Saturday, September 25, 2010

The Good, The Bad.... and The Ugly

Living Proof That Increasing Run Cadence Makes You Faster and Wears You Out!



I went for a run today on a six mile loop through the Barton's Creek and Wood Valley neighborhoods.  This isn't a "10 k time trial" circuit - there is (quite literally I think) not a flat spot on the whole loop, so my times aren't generally fast, but it's a great work out.

If you read the post about my performance at the OBX sprint tri last week, you'll know that I need to work on increasing my run speed.  Those more experienced than me have advised that the best way to achieve this is to work on increasing my total mileage over the winter (which I will do), but run speed is also basically a function of stride length x cadence.  Trying to increase your stride length can really mess you up, so I tought that for this run that I wouldn't worry about pace, but would just focus on cadence, cadence, cadence!  I didn't try to count or quantify in any way, just concentrated on faster leg turnover.

The Good:

Wow!  I pushed-up cadence and didn't worry about pace (I very deliberately didn't check pace on my Garmin).  Here are my run splits over the first four miles compared to the last time I did the same circuit (when, admittedly, I was feeling a bit tired).

Mile             Today          Previous         Delta
  1.               9:40/mile     10:33/mile     0:53/mile
  2.              10:25           11:08            0:43
  3.               9:54            10:37            0:43
  4.              10:48           10:54            0:06

(Don't laugh at the paces - it IS all hills!)

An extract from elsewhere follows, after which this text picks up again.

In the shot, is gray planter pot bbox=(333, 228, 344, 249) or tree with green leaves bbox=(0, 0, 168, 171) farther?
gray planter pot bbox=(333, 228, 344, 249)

Clearly I was significantly faster, which is obviously good!

The Bad:

The bad part of all of this was that by the time I got to mile five I was pretty gassed and ended-up walking for short periods on some of the hills.  As one minor excuse - it was hot out there.  Since when has it been in th mid 80s at 9:30 am in late September?

The Ugly:

To add salt into the wounds of walking, when I was almost home I moved onto a grass verge to avoid traffic and stepped into a hole.  Turned my left ankle slightly.  I don't think that it's too bad, but annoying anyway.